Milking it

Sadie is special, at least to me. She is the face of the dairy industry, those beautiful cows who are bred and milked, bred and milked in a cycle of loss and separation. In her life, she gave birth to four calves, their fates intertwined with her own. Each calf was a marker of loss for Sadie, torn from her at birth. She did not nurse or groom them; she never watched from a distance as they frolicked in green pastures. There was never a time when she met grand-calves, the young of her own daughters.

Her sons, sweet and smart, gentle and curious, they are all dead now. Sold at auction for $5-15, raised and slaughtered for veal or cheap dairy beef. None of them made it past the age of two.

Some of her daughters are alive, no doubt. Others are dead, slaughtered and disassembled for what meager flesh humans can obtain from their overworked bodies.

She spent six years at a dairy farm. Six years of producing gallon after gallon of breast milk for another species. Every meaningful behavior, from reproductive choice to nursing her own young to choosing what and where to eat, all of them denied.

And when her production decreased, when an infection common to 50-70% of all dairy cows invaded her mammary glands - suddenly she was no longer a valuable commodity. She had never been seen as someone, an animal with interests of her very own, but as a something, a unit of production whose worth was measured in gallons.

She was sent to auction. That awful place where other sentient beings are paraded in front of humans, where they are watched from bleachers, where they piss and shit in fear, where they cry. And where they go unheard. She was purchased by a veterinary university and used as a teaching tool. Her mastitis was left untreated,  yet another chapter of exploitation.

Someone saw her as an individual and ached for her. They saw a sweet animal who was struggling to survive amidst poking and prodding and a painful medical condition. It was an orchestrated production of frustration trying to convince the university to release her to the sanctuary. But in the end, she arrived, shy and concerned, an udder that sank nearly to her knees, a sign of human cruelty, of every milk-drinker's complicity in her suffering.

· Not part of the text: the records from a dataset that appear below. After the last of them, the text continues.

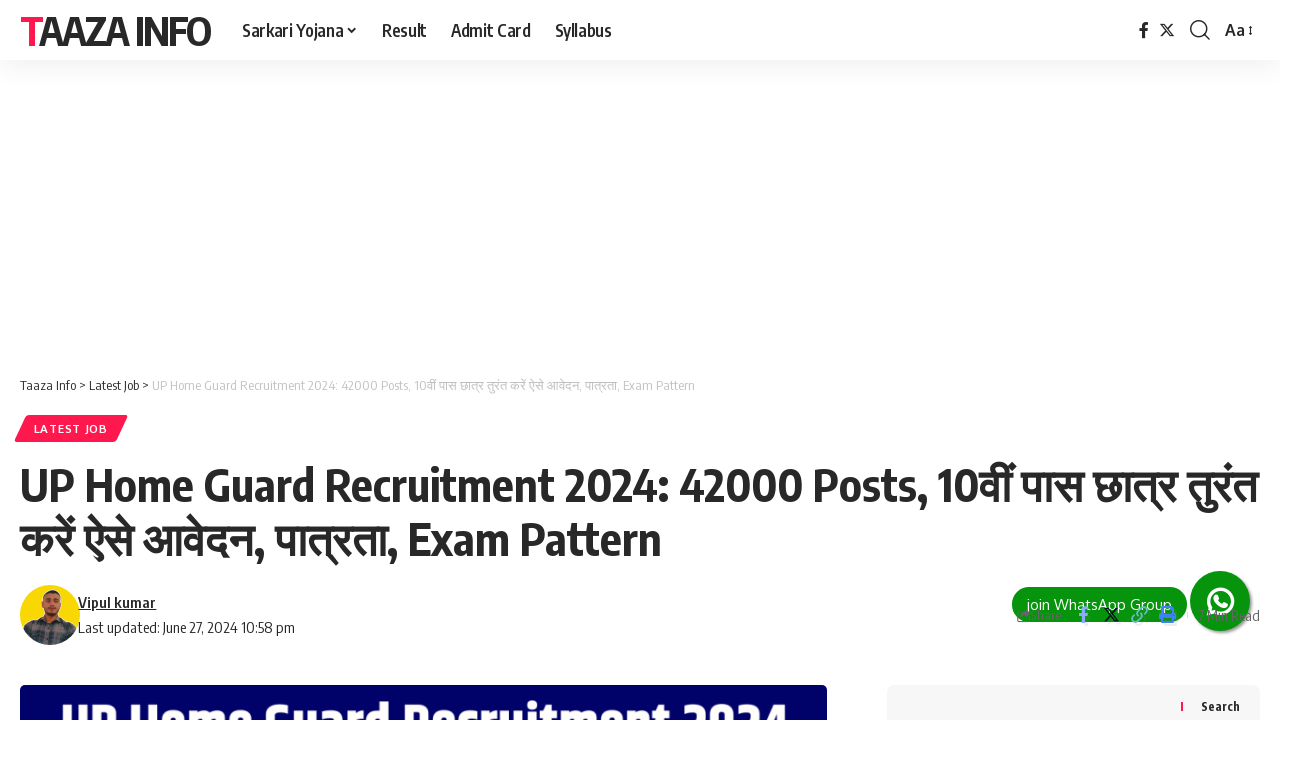

--- FILE ---
content_type: text/html; charset=utf-8
request_url: https://www.google.com/recaptcha/api2/aframe
body_size: 266
content:
<!DOCTYPE HTML><html><head><meta http-equiv="content-type" content="text/html; charset=UTF-8"></head><body><script nonce="gCUtbjonZs5kiClgU2ILSw">/** Anti-fraud and anti-abuse applications only. See google.com/recaptcha */ try{var clients={'sodar':'https://pagead2.googlesyndication.com/pagead/sodar?'};window.addEventListener("message",function(a){try{if(a.source===window.parent){var b=JSON.parse(a.data);var c=clients[b['id']];if(c){var d=document.createElement('img');d.src=c+b['params']+'&rc='+(localStorage.getItem("rc::a")?sessionStorage.getItem("rc::b"):"");window.document.body.appendChild(d);sessionStorage.setItem("rc::e",parseInt(sessionStorage.getItem("rc::e")||0)+1);localStorage.setItem("rc::h",'1768392021818');}}}catch(b){}});window.parent.postMessage("_grecaptcha_ready", "*");}catch(b){}</script></body></html>

--- FILE ---
content_type: text/css
request_url: https://taazainfo.com/wp-content/uploads/elementor/css/post-195.css?ver=1762097241
body_size: 382
content:
.elementor-195 .elementor-element.elementor-element-2606594:not(.elementor-motion-effects-element-type-background), .elementor-195 .elementor-element.elementor-element-2606594 > .elementor-motion-effects-container > .elementor-motion-effects-layer{background-color:#181828;}.elementor-195 .elementor-element.elementor-element-2606594{border-style:solid;border-width:1px 1px 1px 1px;transition:background 0.3s, border 0.3s, border-radius 0.3s, box-shadow 0.3s;margin-top:0px;margin-bottom:0px;padding:27px 0px 0px 0px;}.elementor-195 .elementor-element.elementor-element-2606594 > .elementor-background-overlay{transition:background 0.3s, border-radius 0.3s, opacity 0.3s;}.elementor-195 .elementor-element.elementor-element-2c380500{width:var( --container-widget-width, 115.849% );max-width:115.849%;--container-widget-width:115.849%;--container-widget-flex-grow:0;font-weight:400;color:#99A9B5;}.elementor-195 .elementor-element.elementor-element-2c380500.elementor-element{--flex-grow:0;--flex-shrink:0;}[data-theme="dark"] .elementor-195 .elementor-element.elementor-element-2c380500{color:#ffffff;}.elementor-195 .elementor-element.elementor-element-33cef6dd{width:var( --container-widget-width, 106.909% );max-width:106.909%;--container-widget-width:106.909%;--container-widget-flex-grow:0;--e-icon-list-icon-size:12px;--e-icon-list-icon-align:left;--e-icon-list-icon-margin:0 calc(var(--e-icon-list-icon-size, 1em) * 0.25) 0 0;--icon-vertical-offset:0px;}.elementor-195 .elementor-element.elementor-element-33cef6dd.elementor-element{--flex-grow:0;--flex-shrink:0;}.elementor-195 .elementor-element.elementor-element-33cef6dd .elementor-icon-list-items:not(.elementor-inline-items) .elementor-icon-list-item:not(:last-child){padding-block-end:calc(28px/2);}.elementor-195 .elementor-element.elementor-element-33cef6dd .elementor-icon-list-items:not(.elementor-inline-items) .elementor-icon-list-item:not(:first-child){margin-block-start:calc(28px/2);}.elementor-195 .elementor-element.elementor-element-33cef6dd .elementor-icon-list-items.elementor-inline-items .elementor-icon-list-item{margin-inline:calc(28px/2);}.elementor-195 .elementor-element.elementor-element-33cef6dd .elementor-icon-list-items.elementor-inline-items{margin-inline:calc(-28px/2);}.elementor-195 .elementor-element.elementor-element-33cef6dd .elementor-icon-list-items.elementor-inline-items .elementor-icon-list-item:after{inset-inline-end:calc(-28px/2);}.elementor-195 .elementor-element.elementor-element-33cef6dd .elementor-icon-list-item:not(:last-child):after{content:"";border-color:#DDDDDD78;}.elementor-195 .elementor-element.elementor-element-33cef6dd .elementor-icon-list-items:not(.elementor-inline-items) .elementor-icon-list-item:not(:last-child):after{border-block-start-style:solid;border-block-start-width:1px;}.elementor-195 .elementor-element.elementor-element-33cef6dd .elementor-icon-list-items.elementor-inline-items .elementor-icon-list-item:not(:last-child):after{border-inline-start-style:solid;}.elementor-195 .elementor-element.elementor-element-33cef6dd .elementor-inline-items .elementor-icon-list-item:not(:last-child):after{border-inline-start-width:1px;}.elementor-195 .elementor-element.elementor-element-33cef6dd .elementor-icon-list-icon i{color:#99A9B5;transition:color 0.3s;}.elementor-195 .elementor-element.elementor-element-33cef6dd .elementor-icon-list-icon svg{fill:#99A9B5;transition:fill 0.3s;}.elementor-195 .elementor-element.elementor-element-33cef6dd .elementor-icon-list-icon{padding-inline-end:0px;}.elementor-195 .elementor-element.elementor-element-33cef6dd .elementor-icon-list-item > .elementor-icon-list-text, .elementor-195 .elementor-element.elementor-element-33cef6dd .elementor-icon-list-item > a{font-size:16px;}.elementor-195 .elementor-element.elementor-element-33cef6dd .elementor-icon-list-text{color:#99A9B5;transition:color 0.3s;}.elementor-195 .elementor-element.elementor-element-33cef6dd .elementor-icon-list-item:hover .elementor-icon-list-text{color:#99A9B5;}[data-theme="dark"] .elementor-195 .elementor-element.elementor-element-33cef6dd .elementor-icon-list-icon i{color:#ffffff;}[data-theme="dark"] .elementor-195 .elementor-element.elementor-element-33cef6dd .elementor-icon-list-icon svg{fill:#ffffff;}[data-theme="dark"] .elementor-195 .elementor-element.elementor-element-33cef6dd .elementor-icon-list-text{color:#ffffff;}[data-theme="dark"] .elementor-195 .elementor-element.elementor-element-33cef6dd .elementor-icon-list-item:not(:last-child):after{border-color:#444444;}.elementor-195 .elementor-element.elementor-element-fbae170{--display:flex;--flex-direction:column;--container-widget-width:100%;--container-widget-height:initial;--container-widget-flex-grow:0;--container-widget-align-self:initial;--flex-wrap-mobile:wrap;}@media(max-width:767px){.elementor-195 .elementor-element.elementor-element-2606594{padding:10px 10px 10px 10px;}.elementor-195 .elementor-element.elementor-element-2c380500{font-size:16px;}.elementor-195 .elementor-element.elementor-element-45909f75 > .elementor-element-populated{margin:-32px 0px 0px 0px;--e-column-margin-right:0px;--e-column-margin-left:0px;}}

I will be honest, Sadie is never going to like humans. It has taken me years to touch her, to scratch her face like a bovine friend would. She tolerates my presence because I am a known entity, a biped who has given her apples and massages and has yet to do anything to violate the tentative trust built.

Her mastitis took years to heal. Years. It was only through NOT MILKING her, through the painful removal of cup after cup of pus and infection did it heal. And it was only because her caregivers, people who wanted nothing more than for her to get better, had to confine her, force her to suffer even more indignities. She endured, unwillingly, and it pained us to watch.

Life for Sadie now is one of choices. Like where to graze or nap. Or what to do with herself at ten in the morning. Or whether she wants to hang out with the other cattle or lie in the compost pile on her own. When we take in male calves from the dairy industry, the unwanted by-products, she decides whether they get a facial grooming or a back grooming. There are still times when we take decisions away from her, like when she needs hoof trims or pain medication. We hope that these are minor inconveniences and her life is generally full of good, positive, enriching experiences. She deserves them.

Whatever your reason for being vegan or striving toward veganism - thank you.

Some more pictures from yesterday (click to see larger):
     

1 comments:

dickhead said...

Thank you Dear humans of a rare kind to save Sadie and give her a life she truly has always deserved even though she must carry immense sadness of her past.How is it as little human children have we been brought up brainwashed and dehumanized in the adults saying it is o.k to treat lot's of animals like Sadie sadistically, while other animals like our pets with respect and kindness. No wonder why a lot of us are crazy, confused and bewildered with loss of feeling, All the very best, from Melinda, Victoria, Australia.